YOUR TASK: Word for word, quote the lines from the one containing "What is the actual" to the end of the entries below, including both. Leave pictures out.

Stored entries
□ □ □ □ □

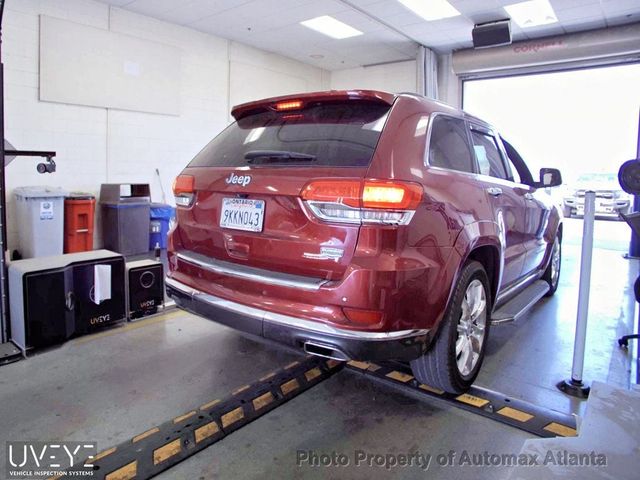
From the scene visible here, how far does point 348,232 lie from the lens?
6.01ft

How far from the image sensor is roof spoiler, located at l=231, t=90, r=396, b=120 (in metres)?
2.12

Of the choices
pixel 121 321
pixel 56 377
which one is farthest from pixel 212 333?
pixel 56 377

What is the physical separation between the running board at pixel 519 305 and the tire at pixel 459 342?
0.64 ft

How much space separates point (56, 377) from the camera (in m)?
2.71

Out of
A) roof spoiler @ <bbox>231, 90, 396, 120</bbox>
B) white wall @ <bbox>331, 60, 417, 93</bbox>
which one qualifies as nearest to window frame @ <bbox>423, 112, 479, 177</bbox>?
roof spoiler @ <bbox>231, 90, 396, 120</bbox>

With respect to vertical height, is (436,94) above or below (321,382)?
above

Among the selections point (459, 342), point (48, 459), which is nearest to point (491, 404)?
point (459, 342)

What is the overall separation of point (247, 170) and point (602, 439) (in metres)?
1.68

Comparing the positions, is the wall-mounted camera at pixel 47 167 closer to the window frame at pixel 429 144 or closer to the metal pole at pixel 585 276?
the window frame at pixel 429 144

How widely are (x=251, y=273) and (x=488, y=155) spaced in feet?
5.94

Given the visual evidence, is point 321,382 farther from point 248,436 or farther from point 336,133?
point 336,133

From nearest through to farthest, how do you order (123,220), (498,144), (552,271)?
(498,144), (552,271), (123,220)

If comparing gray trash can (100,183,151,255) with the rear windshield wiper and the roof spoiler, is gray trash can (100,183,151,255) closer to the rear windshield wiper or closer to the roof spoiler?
the roof spoiler

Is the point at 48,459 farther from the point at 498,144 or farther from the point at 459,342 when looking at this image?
the point at 498,144
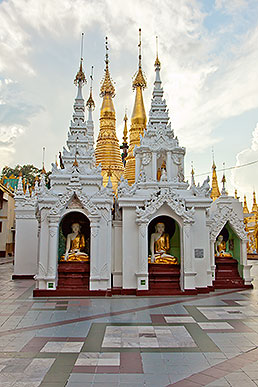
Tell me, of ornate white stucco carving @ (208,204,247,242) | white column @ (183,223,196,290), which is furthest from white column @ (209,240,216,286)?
white column @ (183,223,196,290)

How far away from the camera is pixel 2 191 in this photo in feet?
120

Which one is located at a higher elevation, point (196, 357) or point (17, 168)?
point (17, 168)

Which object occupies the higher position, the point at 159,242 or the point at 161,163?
the point at 161,163

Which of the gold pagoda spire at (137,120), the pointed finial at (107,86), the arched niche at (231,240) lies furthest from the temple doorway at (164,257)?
the pointed finial at (107,86)

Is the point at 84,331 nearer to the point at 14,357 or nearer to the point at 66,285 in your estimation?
the point at 14,357

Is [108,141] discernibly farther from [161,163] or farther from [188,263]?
[188,263]

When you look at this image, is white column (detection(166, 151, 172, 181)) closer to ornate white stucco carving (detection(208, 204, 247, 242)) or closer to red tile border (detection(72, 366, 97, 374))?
ornate white stucco carving (detection(208, 204, 247, 242))

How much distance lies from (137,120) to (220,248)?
55.4ft

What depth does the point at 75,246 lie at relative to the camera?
14.0m

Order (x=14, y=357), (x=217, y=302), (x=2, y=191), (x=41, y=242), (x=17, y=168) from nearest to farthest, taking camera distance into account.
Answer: (x=14, y=357) → (x=217, y=302) → (x=41, y=242) → (x=2, y=191) → (x=17, y=168)

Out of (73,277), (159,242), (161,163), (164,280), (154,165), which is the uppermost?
(161,163)

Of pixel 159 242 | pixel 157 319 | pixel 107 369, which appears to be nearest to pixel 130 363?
pixel 107 369

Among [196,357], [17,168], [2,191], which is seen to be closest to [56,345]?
[196,357]

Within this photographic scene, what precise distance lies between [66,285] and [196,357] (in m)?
7.41
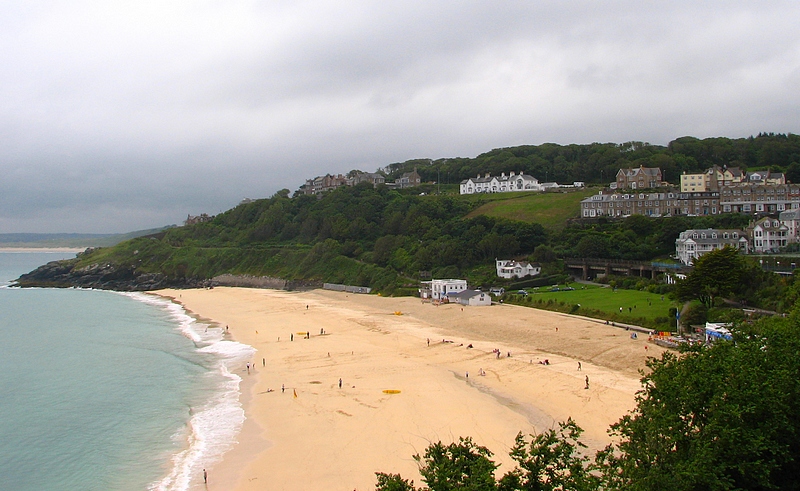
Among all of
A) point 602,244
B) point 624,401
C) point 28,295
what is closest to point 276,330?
point 624,401

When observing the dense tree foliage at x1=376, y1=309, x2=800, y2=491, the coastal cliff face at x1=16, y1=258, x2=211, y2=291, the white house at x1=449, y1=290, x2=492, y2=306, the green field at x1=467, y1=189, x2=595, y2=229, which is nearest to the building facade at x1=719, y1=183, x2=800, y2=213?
the green field at x1=467, y1=189, x2=595, y2=229

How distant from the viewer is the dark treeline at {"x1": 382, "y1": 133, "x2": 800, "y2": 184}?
257ft

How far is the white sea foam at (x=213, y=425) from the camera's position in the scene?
17141 mm

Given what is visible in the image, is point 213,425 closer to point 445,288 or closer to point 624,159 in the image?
point 445,288

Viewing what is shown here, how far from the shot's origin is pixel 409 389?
24.3m

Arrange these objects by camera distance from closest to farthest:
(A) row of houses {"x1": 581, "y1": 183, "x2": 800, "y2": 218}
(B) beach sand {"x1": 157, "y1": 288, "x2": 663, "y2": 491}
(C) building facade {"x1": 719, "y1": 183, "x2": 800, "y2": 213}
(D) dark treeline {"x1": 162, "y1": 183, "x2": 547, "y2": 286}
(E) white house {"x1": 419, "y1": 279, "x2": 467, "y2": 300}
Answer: (B) beach sand {"x1": 157, "y1": 288, "x2": 663, "y2": 491} → (E) white house {"x1": 419, "y1": 279, "x2": 467, "y2": 300} → (C) building facade {"x1": 719, "y1": 183, "x2": 800, "y2": 213} → (A) row of houses {"x1": 581, "y1": 183, "x2": 800, "y2": 218} → (D) dark treeline {"x1": 162, "y1": 183, "x2": 547, "y2": 286}

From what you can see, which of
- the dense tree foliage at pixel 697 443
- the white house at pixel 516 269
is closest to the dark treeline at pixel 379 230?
the white house at pixel 516 269

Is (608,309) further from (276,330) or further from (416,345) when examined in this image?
(276,330)

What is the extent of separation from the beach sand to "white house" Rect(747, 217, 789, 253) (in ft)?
72.4

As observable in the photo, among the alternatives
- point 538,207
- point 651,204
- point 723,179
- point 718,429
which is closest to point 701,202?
point 651,204

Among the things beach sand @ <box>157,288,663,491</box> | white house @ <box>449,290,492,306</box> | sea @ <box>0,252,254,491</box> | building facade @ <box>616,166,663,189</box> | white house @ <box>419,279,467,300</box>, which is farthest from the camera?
building facade @ <box>616,166,663,189</box>

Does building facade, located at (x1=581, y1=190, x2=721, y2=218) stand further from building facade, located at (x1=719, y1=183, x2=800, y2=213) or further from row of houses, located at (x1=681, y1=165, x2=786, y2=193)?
row of houses, located at (x1=681, y1=165, x2=786, y2=193)

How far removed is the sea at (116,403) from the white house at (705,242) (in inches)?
1383

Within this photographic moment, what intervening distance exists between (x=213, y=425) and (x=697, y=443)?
16929 millimetres
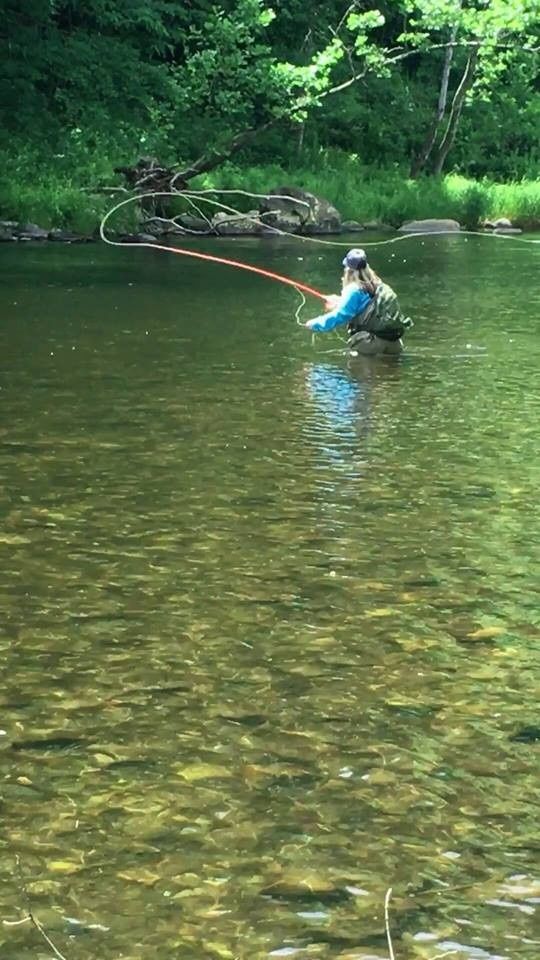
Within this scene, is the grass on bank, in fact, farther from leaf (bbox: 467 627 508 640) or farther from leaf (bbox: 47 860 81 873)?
leaf (bbox: 47 860 81 873)

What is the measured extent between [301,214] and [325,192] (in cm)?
303

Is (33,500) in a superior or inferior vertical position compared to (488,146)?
inferior

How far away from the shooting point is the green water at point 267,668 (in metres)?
3.20

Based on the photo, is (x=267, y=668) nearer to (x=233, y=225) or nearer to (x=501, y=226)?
(x=233, y=225)

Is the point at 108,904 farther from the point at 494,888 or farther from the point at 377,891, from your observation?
the point at 494,888

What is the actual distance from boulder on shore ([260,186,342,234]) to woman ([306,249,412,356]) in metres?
16.1

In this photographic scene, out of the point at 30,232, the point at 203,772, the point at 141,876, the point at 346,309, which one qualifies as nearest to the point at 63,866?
the point at 141,876

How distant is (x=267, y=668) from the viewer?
181 inches

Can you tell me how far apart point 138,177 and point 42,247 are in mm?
5211

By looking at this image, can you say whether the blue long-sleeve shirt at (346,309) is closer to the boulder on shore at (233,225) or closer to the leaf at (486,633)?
the leaf at (486,633)

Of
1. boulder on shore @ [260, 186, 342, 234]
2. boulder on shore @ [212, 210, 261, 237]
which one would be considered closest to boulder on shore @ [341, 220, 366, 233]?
boulder on shore @ [260, 186, 342, 234]

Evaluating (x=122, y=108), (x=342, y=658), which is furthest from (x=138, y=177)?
(x=342, y=658)

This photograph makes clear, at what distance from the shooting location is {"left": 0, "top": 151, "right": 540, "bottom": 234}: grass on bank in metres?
24.5

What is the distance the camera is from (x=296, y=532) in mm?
6305
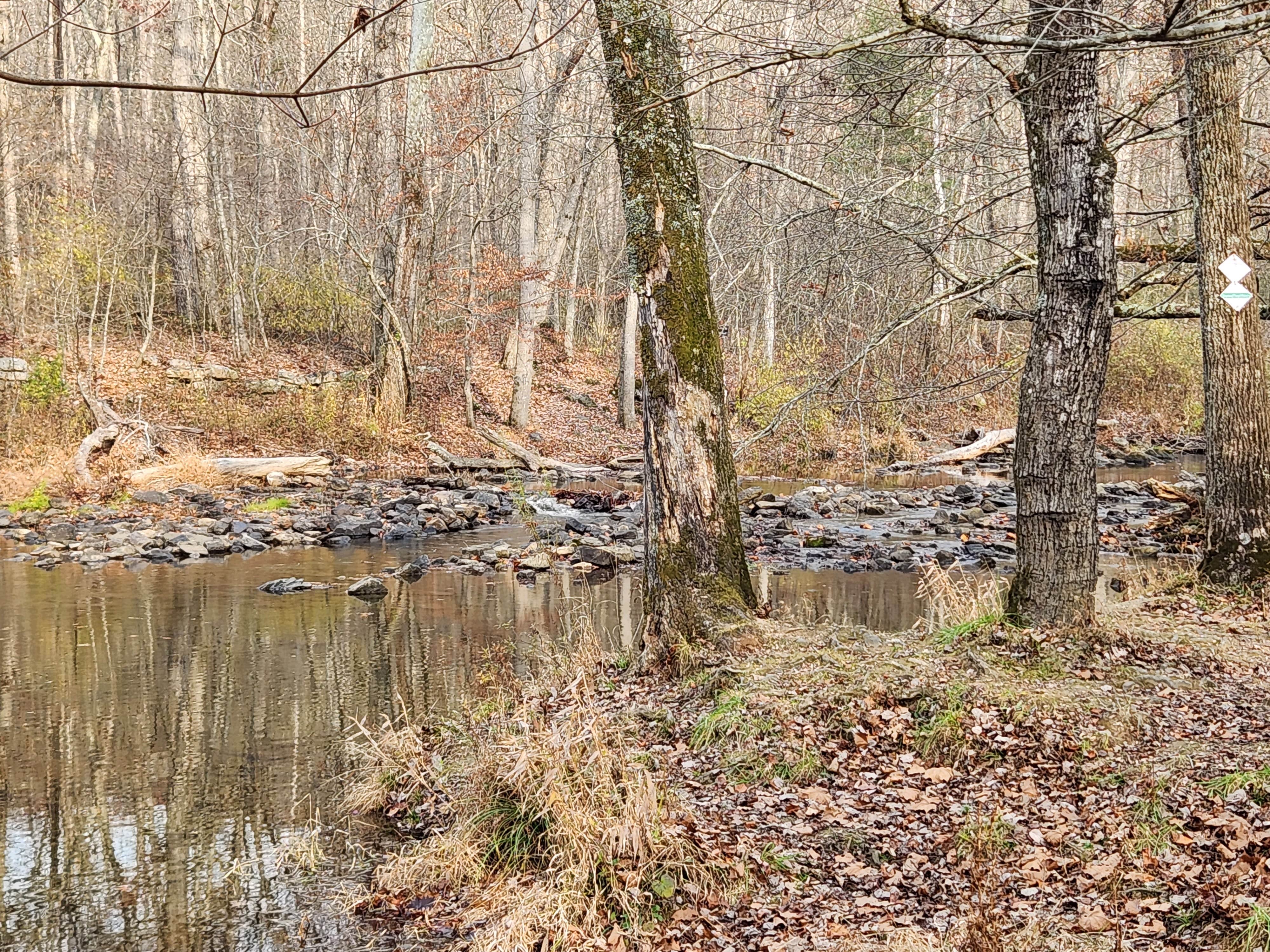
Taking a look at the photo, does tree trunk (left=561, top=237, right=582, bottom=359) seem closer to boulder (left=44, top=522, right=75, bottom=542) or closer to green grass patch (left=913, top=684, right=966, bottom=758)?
boulder (left=44, top=522, right=75, bottom=542)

□ □ □ □ □

ANSWER TO THE EXERCISE:
What is the actual distance from boulder on shore ([260,186,342,234]) to woman ([306,249,412,356]) in metres?
16.1

In this photographic scene, out of the point at 30,232, the point at 203,772, the point at 141,876, the point at 346,309, which one qualifies as nearest to the point at 63,866?
the point at 141,876

How distant is (x=267, y=668) from the viewer?
181 inches

Can you tell me how far apart point 138,177 and point 42,247 are in mm?
5211

By looking at this image, can you say whether the blue long-sleeve shirt at (346,309) is closer to the boulder on shore at (233,225) or closer to the leaf at (486,633)?
the leaf at (486,633)

Of
1. boulder on shore @ [260, 186, 342, 234]
2. boulder on shore @ [212, 210, 261, 237]
which one would be considered closest to boulder on shore @ [341, 220, 366, 233]?
boulder on shore @ [260, 186, 342, 234]

Evaluating (x=122, y=108), (x=342, y=658), which is furthest from (x=138, y=177)?
(x=342, y=658)

This photograph makes clear, at what distance from the shooting location is {"left": 0, "top": 151, "right": 540, "bottom": 234}: grass on bank in metres?
24.5

What is the distance the camera is from (x=296, y=532) in mm?
6305
Taking a look at the photo, does tree trunk (left=561, top=237, right=582, bottom=359) seem closer to boulder (left=44, top=522, right=75, bottom=542) or closer to green grass patch (left=913, top=684, right=966, bottom=758)?
boulder (left=44, top=522, right=75, bottom=542)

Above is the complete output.